סמינר המחלקה להנדסת תעשייה
Differential effects of COVID-19 lockdowns on well-being: interaction between age, gender and chronotype
Shay Oved, M.Sc. candidate in Industrial Engineering
The lecture will be held on Tuesday, March 9, 2021, at 14:00
The unprecedented restrictions imposed due to the COVID-19 pandemic, including movement control orders and lockdowns, altered our daily habits, and severely affected our well-being and physiology. The effect of these changes is yet to be fully understood. We analysed highly detailed data on 169 participants for 2-6 months, before and during the second COVID-19 lockdown in Israel. Our entire study was conducted during the COVID-19 pandemic, and therefore is the first to decipher the specific effects of the lockdown from the general effects of the pandemic. We extracted 12 well-being indicators from sensory data of smartwatches and from self-reported questionnaires, filled on a daily basis using a designated mobile application. We used a mixed ANOVA model to study the interplay between age, gender, and chorotype on well-being before and after lockdowns. Our analyses indicate that at the population level, lockdowns resulted in significant changes in mood, sleep duration, sport duration, social encounters, resting heart rate, and the number of steps. The lockdown's adverse effects were greater for young early chronotypes who did not increase their sleep duration, reduced activity level and suffered from significantly reduced mood, and for women, who further suffered an increase in stress levels and a greater decline in social encounters. Our findings underscore that while lockdowns severely impacted our well-being and physiology in general, greater damage has been identified in certain subpopulations. Based on the observed effects, special attention should be given to younger people, who are usually not in the focus of social support, and to women.

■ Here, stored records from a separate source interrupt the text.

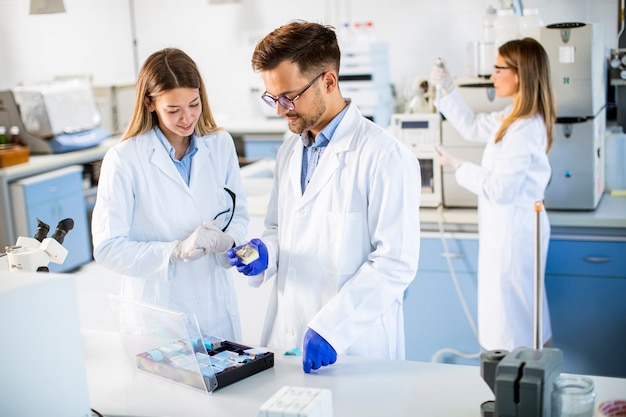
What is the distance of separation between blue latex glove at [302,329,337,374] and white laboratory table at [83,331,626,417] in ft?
0.07

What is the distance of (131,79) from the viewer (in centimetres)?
680

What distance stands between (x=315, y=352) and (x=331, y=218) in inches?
14.6

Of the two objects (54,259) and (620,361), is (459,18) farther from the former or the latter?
(54,259)

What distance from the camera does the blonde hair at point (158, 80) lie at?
7.00 feet

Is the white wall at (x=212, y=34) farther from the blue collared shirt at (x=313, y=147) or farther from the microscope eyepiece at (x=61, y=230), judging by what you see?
the microscope eyepiece at (x=61, y=230)

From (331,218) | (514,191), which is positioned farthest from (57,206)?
(331,218)

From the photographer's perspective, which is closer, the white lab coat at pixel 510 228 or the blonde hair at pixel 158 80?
the blonde hair at pixel 158 80

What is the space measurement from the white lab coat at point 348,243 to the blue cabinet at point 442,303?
1.23m

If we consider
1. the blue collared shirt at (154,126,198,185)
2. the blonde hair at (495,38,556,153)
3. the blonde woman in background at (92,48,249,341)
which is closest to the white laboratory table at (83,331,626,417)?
the blonde woman in background at (92,48,249,341)

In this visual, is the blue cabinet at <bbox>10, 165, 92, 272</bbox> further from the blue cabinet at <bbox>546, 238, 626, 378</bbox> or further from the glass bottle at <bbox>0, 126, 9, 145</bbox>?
the blue cabinet at <bbox>546, 238, 626, 378</bbox>

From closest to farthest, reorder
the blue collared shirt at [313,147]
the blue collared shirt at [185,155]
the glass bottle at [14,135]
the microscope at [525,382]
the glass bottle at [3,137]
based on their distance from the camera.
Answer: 1. the microscope at [525,382]
2. the blue collared shirt at [313,147]
3. the blue collared shirt at [185,155]
4. the glass bottle at [3,137]
5. the glass bottle at [14,135]

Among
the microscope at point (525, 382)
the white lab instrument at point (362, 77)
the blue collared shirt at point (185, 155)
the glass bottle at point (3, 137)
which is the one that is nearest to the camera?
the microscope at point (525, 382)

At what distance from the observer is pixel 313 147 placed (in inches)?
80.1

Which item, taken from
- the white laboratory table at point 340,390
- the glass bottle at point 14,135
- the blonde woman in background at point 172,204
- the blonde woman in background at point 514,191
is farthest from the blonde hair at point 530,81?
the glass bottle at point 14,135
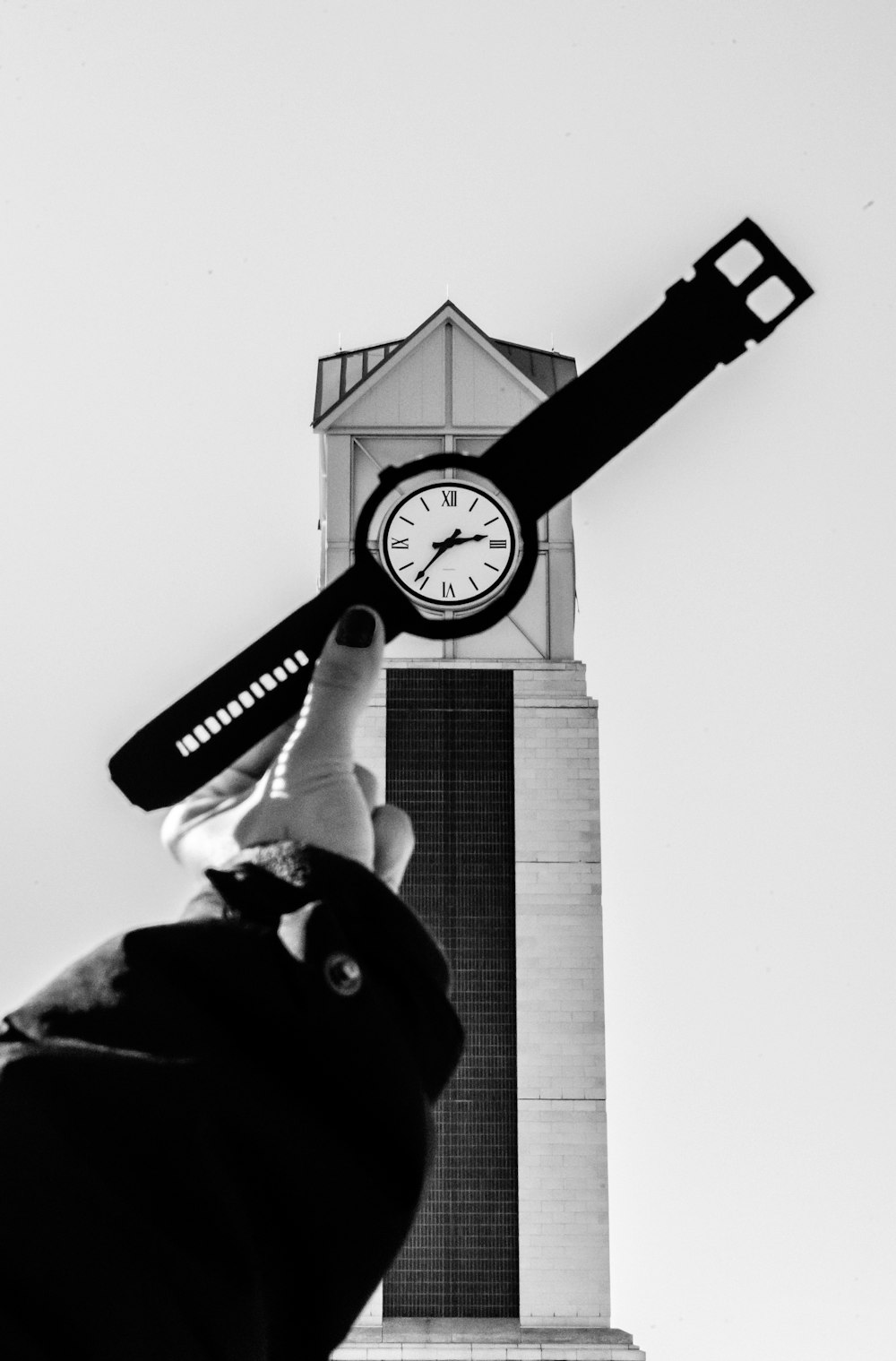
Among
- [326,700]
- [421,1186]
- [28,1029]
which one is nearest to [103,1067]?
[28,1029]

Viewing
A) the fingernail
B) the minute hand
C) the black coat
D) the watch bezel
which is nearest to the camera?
the black coat

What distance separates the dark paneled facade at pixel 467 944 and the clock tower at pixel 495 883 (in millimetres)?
12

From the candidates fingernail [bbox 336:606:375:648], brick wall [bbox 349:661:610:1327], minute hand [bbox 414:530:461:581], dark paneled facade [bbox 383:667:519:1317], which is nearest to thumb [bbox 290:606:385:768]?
fingernail [bbox 336:606:375:648]

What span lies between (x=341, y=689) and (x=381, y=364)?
9.71 metres

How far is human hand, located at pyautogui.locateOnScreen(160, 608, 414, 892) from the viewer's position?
33.3 inches

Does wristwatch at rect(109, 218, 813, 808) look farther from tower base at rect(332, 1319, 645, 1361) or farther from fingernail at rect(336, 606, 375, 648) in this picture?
tower base at rect(332, 1319, 645, 1361)

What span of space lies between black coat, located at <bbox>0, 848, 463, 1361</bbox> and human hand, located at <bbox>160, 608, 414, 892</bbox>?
0.38 feet

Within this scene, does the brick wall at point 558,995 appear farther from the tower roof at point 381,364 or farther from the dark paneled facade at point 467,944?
the tower roof at point 381,364

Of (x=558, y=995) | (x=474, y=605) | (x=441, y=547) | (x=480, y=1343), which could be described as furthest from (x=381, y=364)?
(x=474, y=605)

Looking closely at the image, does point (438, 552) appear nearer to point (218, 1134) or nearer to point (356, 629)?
point (356, 629)

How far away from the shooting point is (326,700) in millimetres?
986

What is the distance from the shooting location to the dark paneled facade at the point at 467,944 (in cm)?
895

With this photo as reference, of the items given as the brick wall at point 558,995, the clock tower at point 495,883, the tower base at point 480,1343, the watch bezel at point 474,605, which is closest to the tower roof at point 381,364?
the clock tower at point 495,883

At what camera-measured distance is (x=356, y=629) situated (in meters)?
1.09
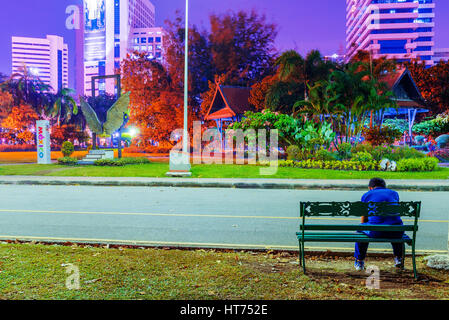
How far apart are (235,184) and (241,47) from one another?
3003 cm

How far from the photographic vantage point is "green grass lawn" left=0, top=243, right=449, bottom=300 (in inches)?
150

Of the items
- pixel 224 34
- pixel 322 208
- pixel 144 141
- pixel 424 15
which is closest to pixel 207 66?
pixel 224 34

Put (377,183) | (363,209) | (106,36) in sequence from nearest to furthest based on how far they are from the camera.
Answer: (363,209)
(377,183)
(106,36)

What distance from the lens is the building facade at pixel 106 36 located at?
183m

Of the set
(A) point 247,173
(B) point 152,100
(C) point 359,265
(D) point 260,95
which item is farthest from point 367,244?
(B) point 152,100

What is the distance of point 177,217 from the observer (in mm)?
8352

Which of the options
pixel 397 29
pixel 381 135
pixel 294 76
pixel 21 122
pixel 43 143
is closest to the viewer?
pixel 381 135

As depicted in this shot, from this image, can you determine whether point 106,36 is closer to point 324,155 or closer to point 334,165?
point 324,155

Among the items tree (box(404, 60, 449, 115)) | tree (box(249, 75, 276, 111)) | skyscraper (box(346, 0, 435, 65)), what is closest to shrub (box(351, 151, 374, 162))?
tree (box(249, 75, 276, 111))

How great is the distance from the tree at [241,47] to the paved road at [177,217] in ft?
98.9

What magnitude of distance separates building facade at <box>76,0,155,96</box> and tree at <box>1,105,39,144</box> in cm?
13904

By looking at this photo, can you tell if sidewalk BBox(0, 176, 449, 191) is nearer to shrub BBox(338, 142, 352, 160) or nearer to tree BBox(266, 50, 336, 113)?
shrub BBox(338, 142, 352, 160)
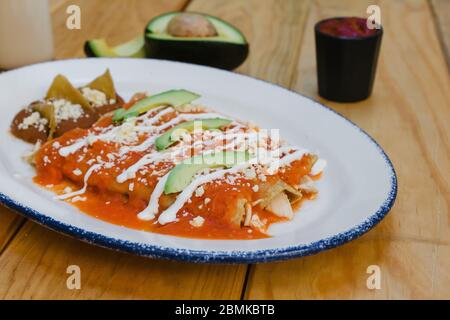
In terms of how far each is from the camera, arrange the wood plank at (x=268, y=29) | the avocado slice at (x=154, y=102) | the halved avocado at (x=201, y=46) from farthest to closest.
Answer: the wood plank at (x=268, y=29) → the halved avocado at (x=201, y=46) → the avocado slice at (x=154, y=102)

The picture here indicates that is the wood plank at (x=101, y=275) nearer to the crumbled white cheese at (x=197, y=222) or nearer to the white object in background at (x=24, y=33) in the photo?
the crumbled white cheese at (x=197, y=222)

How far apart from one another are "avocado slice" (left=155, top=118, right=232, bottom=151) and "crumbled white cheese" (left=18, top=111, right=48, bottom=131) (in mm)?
400

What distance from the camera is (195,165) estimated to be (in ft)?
5.02

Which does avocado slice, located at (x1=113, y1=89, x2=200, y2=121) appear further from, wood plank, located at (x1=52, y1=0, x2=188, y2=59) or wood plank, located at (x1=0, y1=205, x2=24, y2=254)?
wood plank, located at (x1=52, y1=0, x2=188, y2=59)

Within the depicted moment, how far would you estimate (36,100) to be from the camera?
2.06 m

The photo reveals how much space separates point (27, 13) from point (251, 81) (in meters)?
0.90

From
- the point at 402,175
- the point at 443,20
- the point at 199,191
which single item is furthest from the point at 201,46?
the point at 443,20

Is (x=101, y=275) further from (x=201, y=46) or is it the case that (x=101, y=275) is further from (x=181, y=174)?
(x=201, y=46)

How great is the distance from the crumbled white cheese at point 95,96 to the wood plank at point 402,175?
77 cm

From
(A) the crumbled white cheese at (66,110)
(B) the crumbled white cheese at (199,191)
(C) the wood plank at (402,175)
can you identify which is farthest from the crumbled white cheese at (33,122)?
(C) the wood plank at (402,175)

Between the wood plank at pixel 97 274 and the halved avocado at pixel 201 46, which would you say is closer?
the wood plank at pixel 97 274

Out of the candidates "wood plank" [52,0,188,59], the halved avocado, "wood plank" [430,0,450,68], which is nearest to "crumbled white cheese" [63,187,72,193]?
the halved avocado

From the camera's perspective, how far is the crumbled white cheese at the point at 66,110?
75.3 inches

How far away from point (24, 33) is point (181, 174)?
4.11 feet
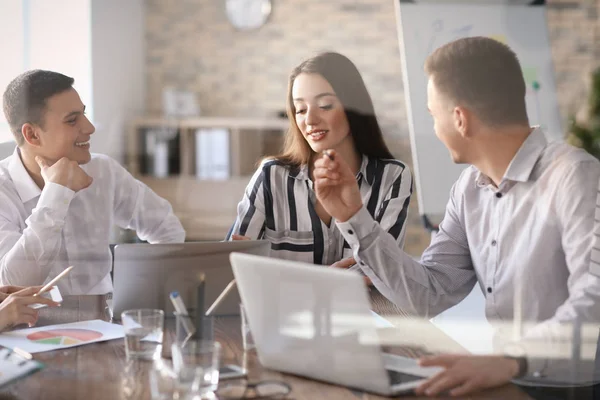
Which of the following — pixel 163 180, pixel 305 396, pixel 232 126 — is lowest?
pixel 305 396

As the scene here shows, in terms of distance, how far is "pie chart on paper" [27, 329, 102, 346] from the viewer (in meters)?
1.28

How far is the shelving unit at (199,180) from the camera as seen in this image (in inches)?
102

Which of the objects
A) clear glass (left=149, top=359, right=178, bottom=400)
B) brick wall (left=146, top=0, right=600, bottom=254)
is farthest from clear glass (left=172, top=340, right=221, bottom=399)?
brick wall (left=146, top=0, right=600, bottom=254)

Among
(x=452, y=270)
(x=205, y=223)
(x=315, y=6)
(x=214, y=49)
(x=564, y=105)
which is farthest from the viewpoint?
(x=214, y=49)

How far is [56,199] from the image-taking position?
5.91 ft

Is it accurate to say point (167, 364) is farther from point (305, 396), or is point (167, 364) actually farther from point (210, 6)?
point (210, 6)

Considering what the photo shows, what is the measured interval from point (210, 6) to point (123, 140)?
0.67 metres

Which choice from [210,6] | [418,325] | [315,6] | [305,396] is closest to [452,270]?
[418,325]

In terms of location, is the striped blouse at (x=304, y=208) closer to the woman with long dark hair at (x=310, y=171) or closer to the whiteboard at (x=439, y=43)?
the woman with long dark hair at (x=310, y=171)

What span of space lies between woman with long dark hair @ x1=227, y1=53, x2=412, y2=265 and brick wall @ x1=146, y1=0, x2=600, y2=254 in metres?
0.13

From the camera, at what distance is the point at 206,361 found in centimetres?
102

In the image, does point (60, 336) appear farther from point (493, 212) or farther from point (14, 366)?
point (493, 212)

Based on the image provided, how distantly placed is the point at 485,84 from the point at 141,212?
45.2 inches

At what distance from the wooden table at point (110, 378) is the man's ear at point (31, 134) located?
86 centimetres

Shay Oved is an M.Sc. student at the department of Industrial Engineering in Tel Aviv University, specializing in Business Analytics. Shay holds a B.Sc. degree in Industrial Engineering from Tel Aviv University. Her research focuses on personalized medicine based on behavioral information collected from smart phones, smart watches, and self-reported daily questionnaires. The research is being supervised by Dr. Erez Shmueli.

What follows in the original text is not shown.